Censure inversée ?
La partie la plus curieuse de cette affaire reste l'accusation à l'encontre des hackers de vouloir empêcher la sortie du film satirique produit par Sony Pictures, "L'interview qui tue". Ce film met en scène un journalistes ayant le projet d'assassiner le dictateur nord-coréen Kim Jung Un avec l'aide de la CIA . Si les pirates informatiques de GoP étaient nord-coréens et voulaient empêcher que ce film soit diffusé, pourquoi, dans ce cas, mettre en ligne la scène la plus contestée par PyongYang, sur le réseau mondial ?

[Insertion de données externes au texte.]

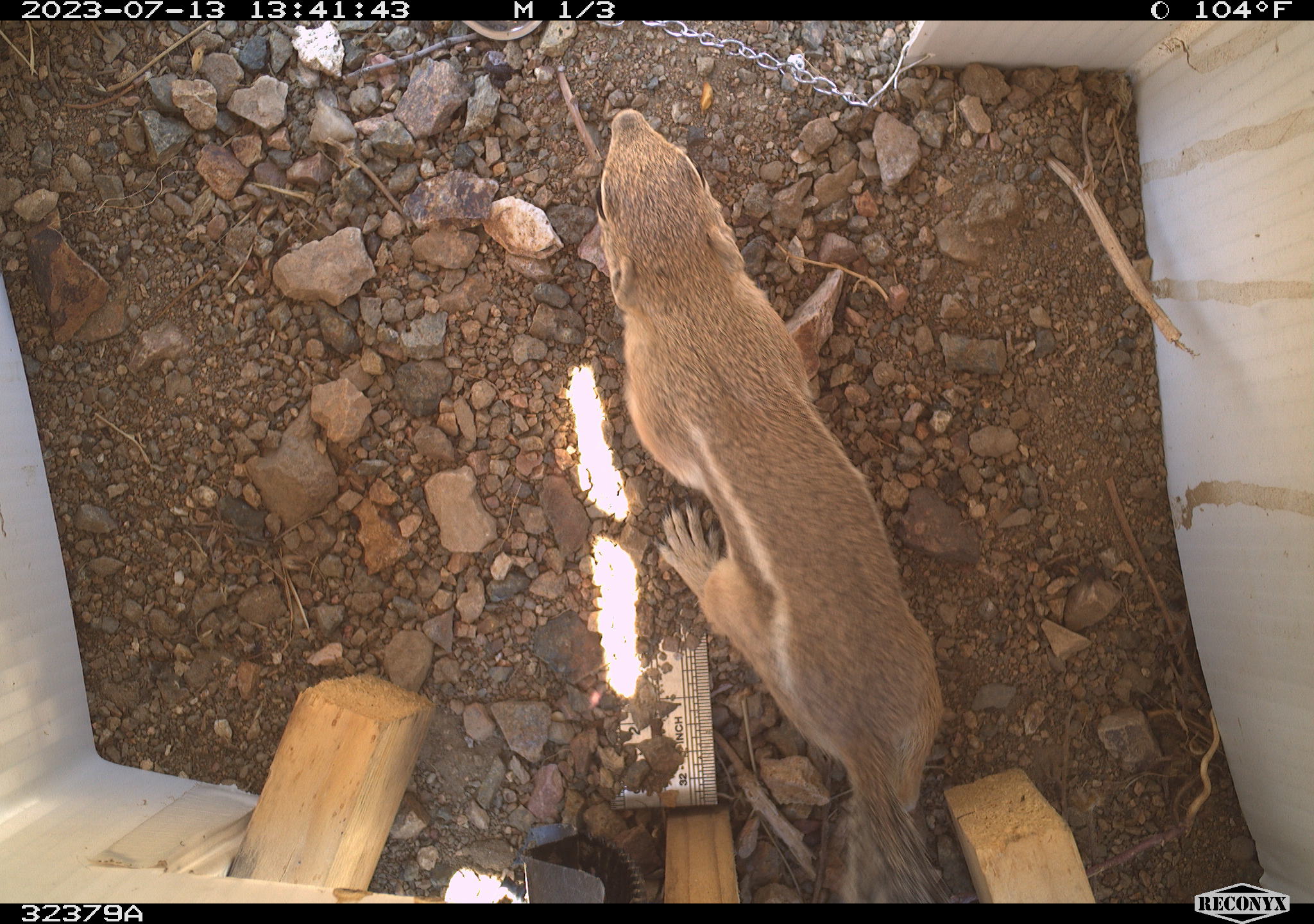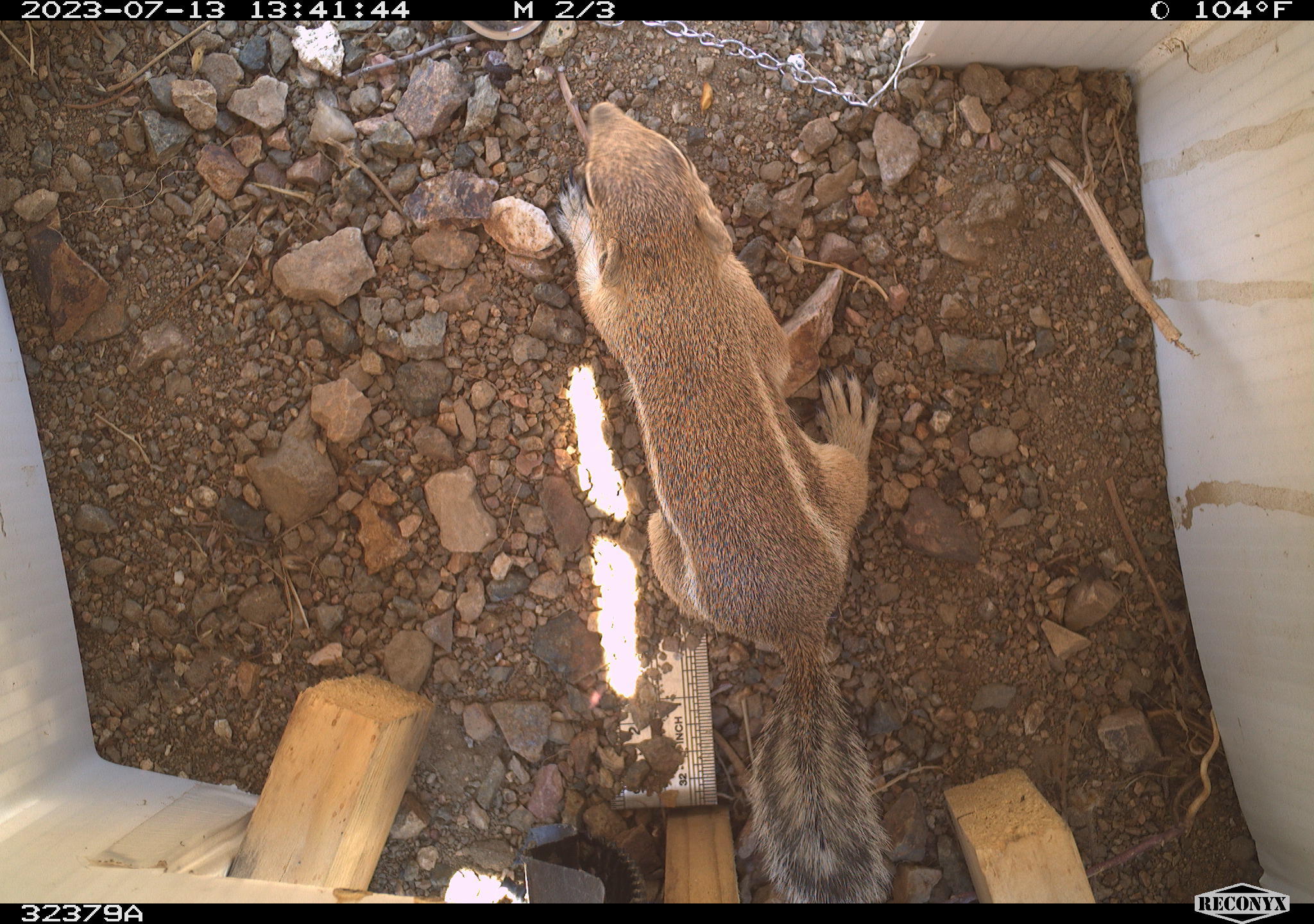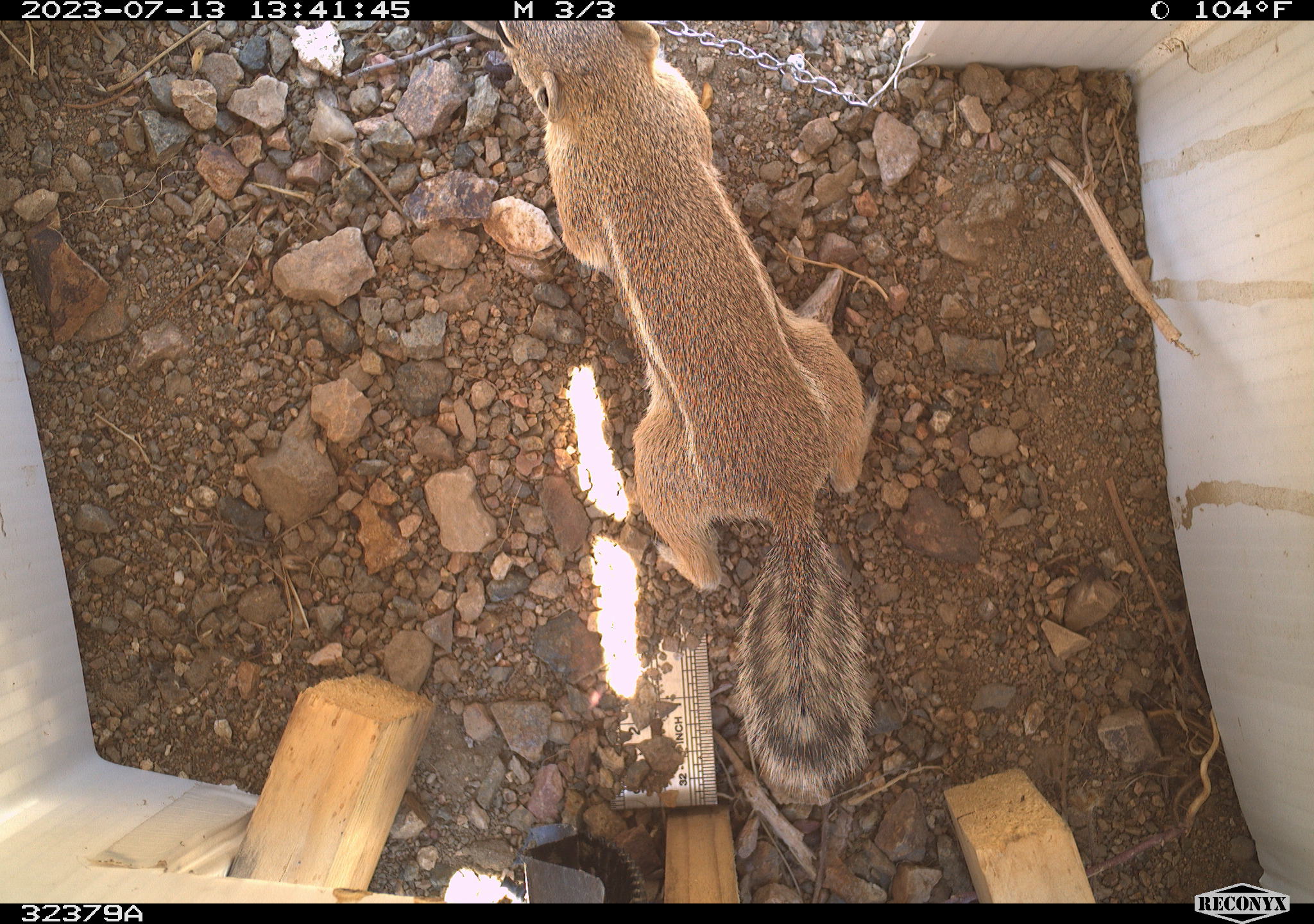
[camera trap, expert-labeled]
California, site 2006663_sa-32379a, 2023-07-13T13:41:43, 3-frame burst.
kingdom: Animalia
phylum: Chordata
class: Mammalia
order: Rodentia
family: Sciuridae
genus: Ammospermophilus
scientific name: Ammospermophilus leucurus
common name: white-tailed antelope squirrel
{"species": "white-tailed antelope squirrel (Ammospermophilus leucurus)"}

Cette contradiction, pourtant évidente n'a pas été relevée par Barack Obama lors d'une conférence de presse de fin d'année : "Nous ne pouvons pas avoir une société dans laquelle un dictateur, quelque part, peut commencer à imposer la censure, ici, aux Etats-Unis. Si quelqu'un peut intimider les gens qui sortent un film satirique, imaginez ce qu'ils feront dans le cas d'un documentaire qu'ils n'aiment pas, ou des reportages qu'ils n'aiment pas. Ou même pire, imaginez, si des producteurs et des distributeurs et d'autres commencent à s'auto-censurer parce qu'ils ne veulent pas offenser les sentiments de quelqu'un dont les sentiments ne doivent pas être offensés. Ce n'est pas qui nous sommes. Ce n'est pas ça l'Amérique".

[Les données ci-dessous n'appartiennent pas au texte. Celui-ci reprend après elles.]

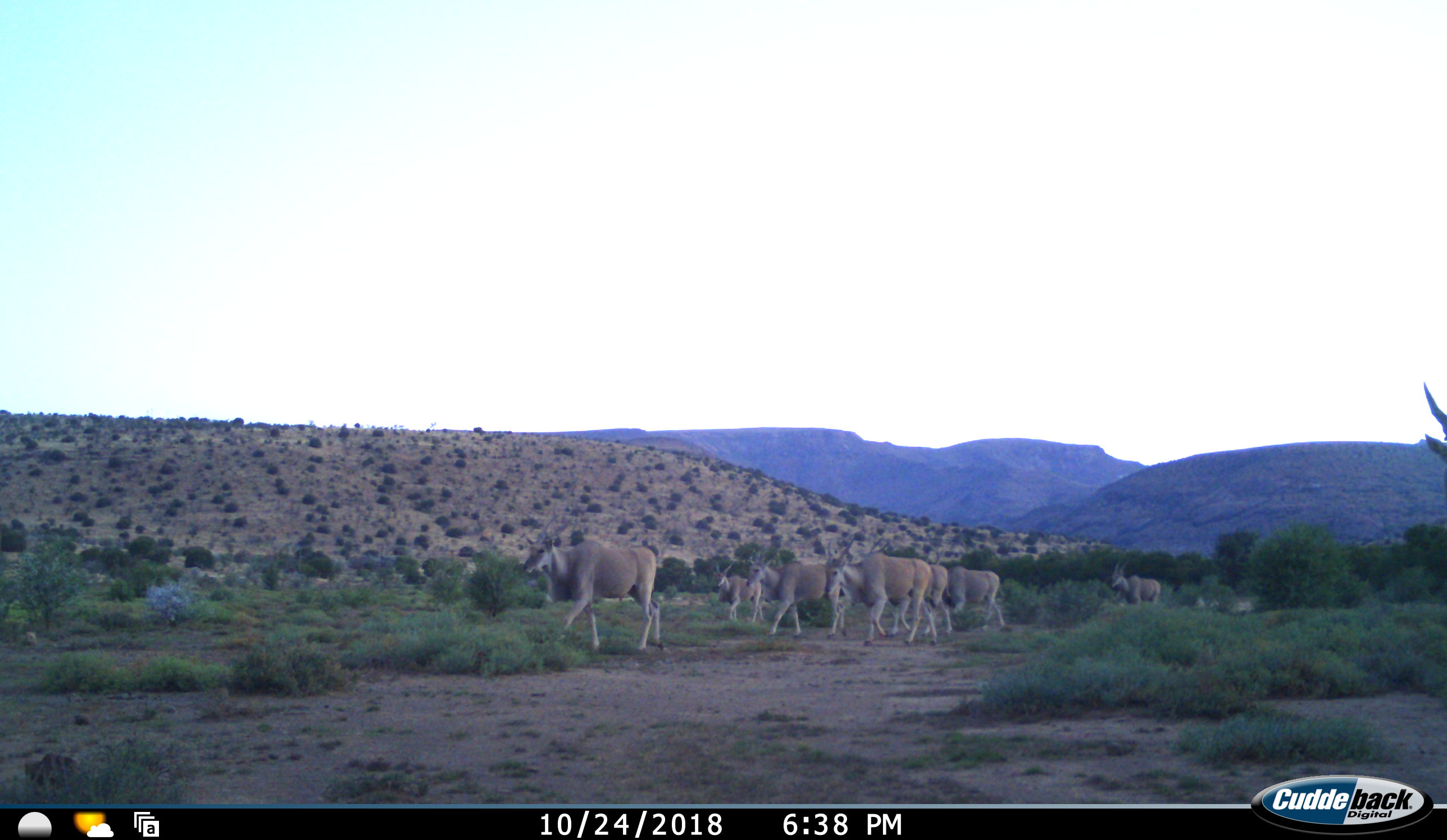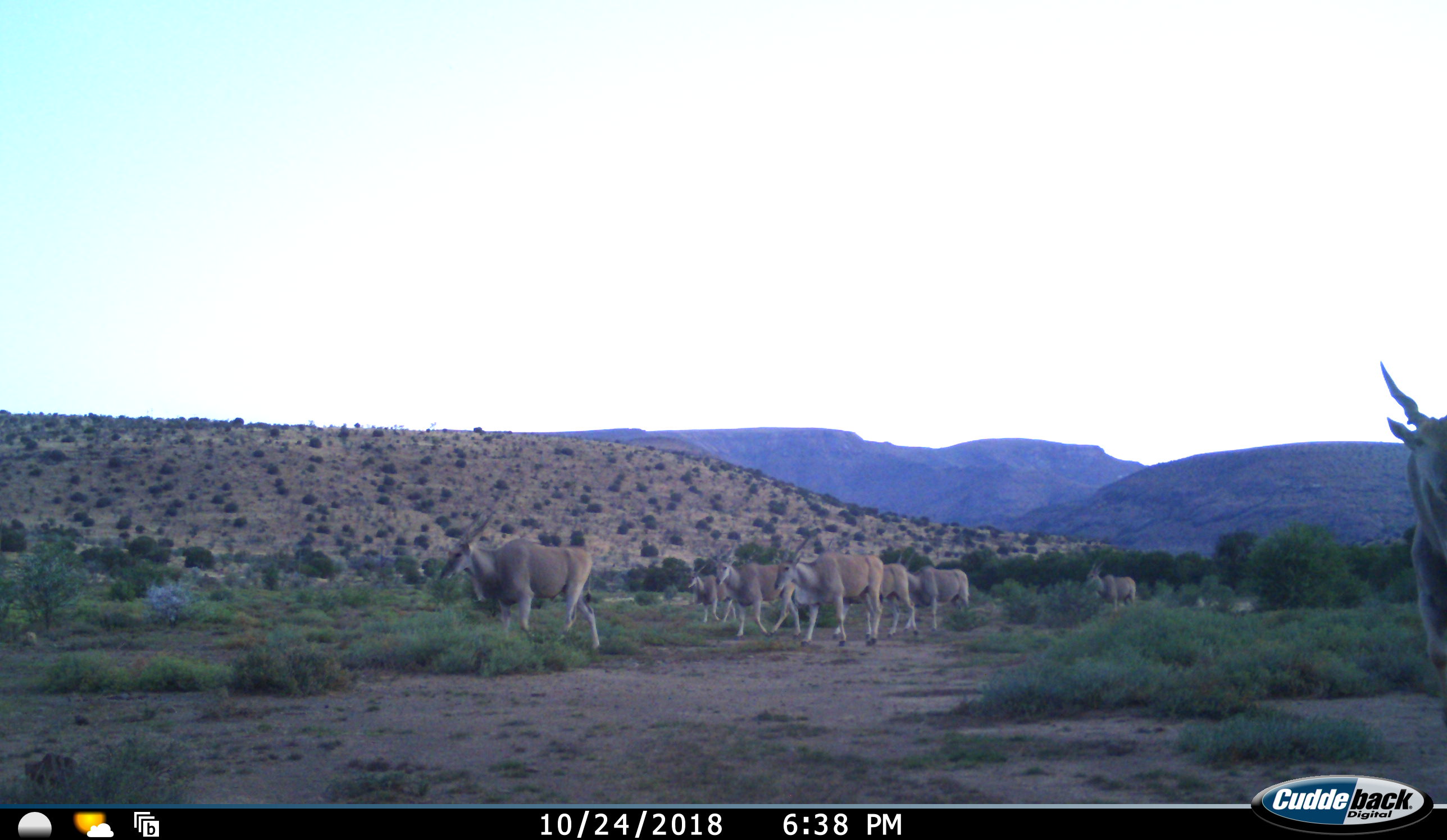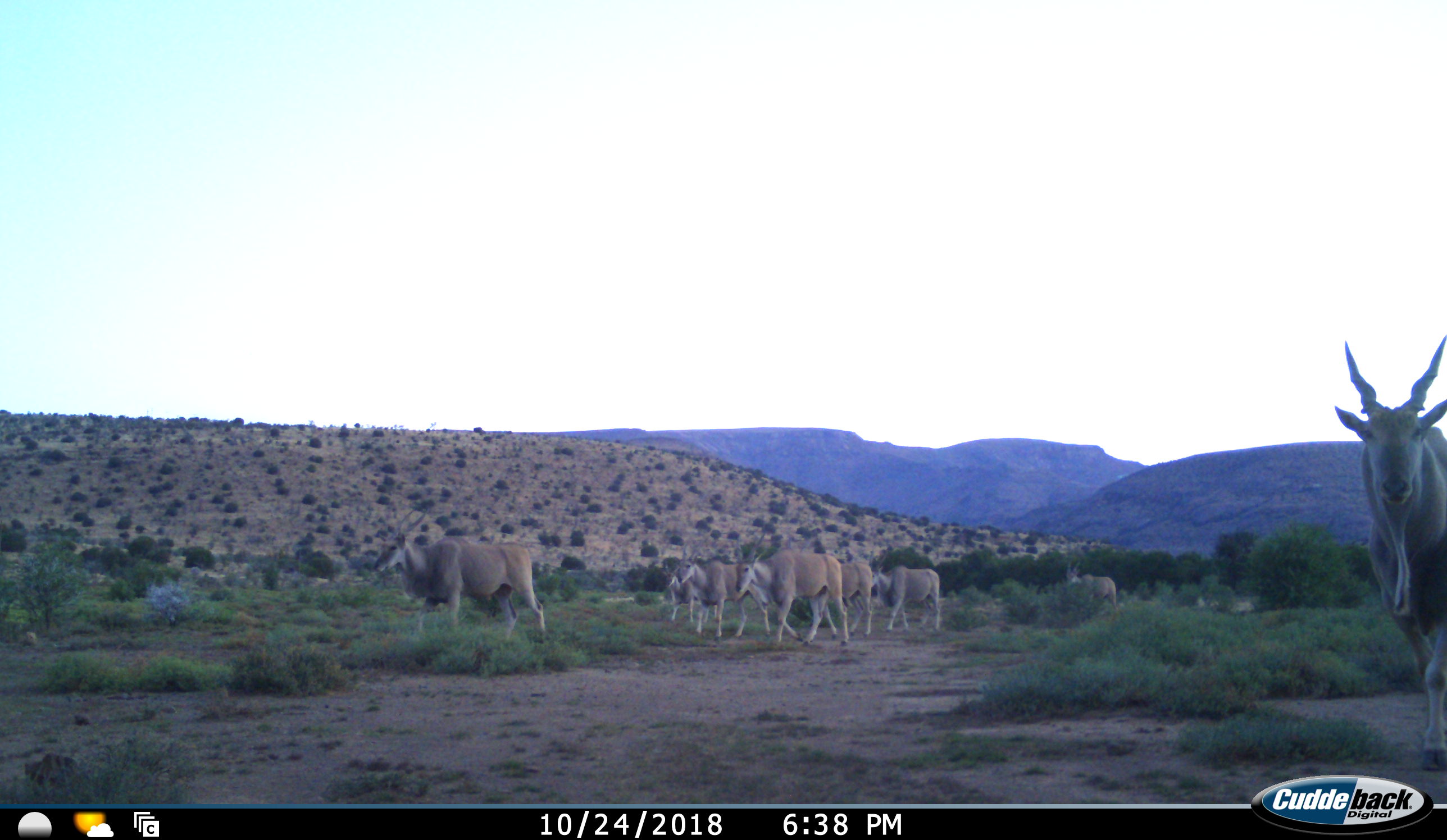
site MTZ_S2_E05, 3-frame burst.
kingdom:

Sauf que les GoP ont lâché dans la nature une grande partie des données piratées. Pour des censeurs, c'est une très mauvaise méthode, malgré les affirmations de Sony Pictures qui aurait reçu des mails de menaces si le film était diffusé en salles. Mais de qui provenaient véritablement ces mails ? Du groupe de hackers ? Le principe de
"l'effet Streisand" ne serait-il pas connu des pirates de GoP ? Ce principe veut que plus vous essayez d'empêcher qu'une information soit visible, partagée et connue grâce au réseau Internet, plus elle se propagera de façon massive… Le film satirique va donc en fin de compte sortir en salles, avec une audience bien plus importante qu'il n'aurait dû avoir. Il est déjà partagé sur les réseaux Peer-to-Peer, et toute la planète en parle : c'est exactement l'inverse d'une censure qui se produit. C'est une promotion massive. Pour Sony.
Le Far-West internet d'Obama
Barack Obama, au delà d'un discours sur les rétorsions à l'encontre de la Corée du nord — pays qui a pourtant dès le départ nié son implication dans le piratage et même proposé de mener une enquête commune avec les Etats-unis — veut "civiliser" Internet, qui serait selon lui, un Far-West. Le président américain a déclaré que l'attaque contre Sony Pictures "montre le besoin de travailler avec la communauté internationale pour établir des règles très claires sur comment Internet fonctionne, puisqu'actuellement c'est un peu le Far West, et une partie du problème c'est que vous avez des Etats faibles qui s'engagent dans ce type d'attaque, et que vous avez des acteurs non-étatiques qui peuvent faire d'énormes dégâts."
Quelles règles veut donc instaurer Barack Obama pour Internet, aidé de la communauté internationale ? Les révélations d'Edward Snowden sur l'espionnage planétaire massif de la part des services de renseignements américains sont justement des pratiques de type "Far-West", absolument illégales, même si elles sont le fait de la plus grande puissance mondiale. Comment, pour une part, les Etats-Unis pourraient-ils participer à un contrôle international d'Internet, et d'une autre, refuser de cesser leurs écoutes massives qui vont à l'encontre de toutes les conventions internationales sur le droit à la vie privée ?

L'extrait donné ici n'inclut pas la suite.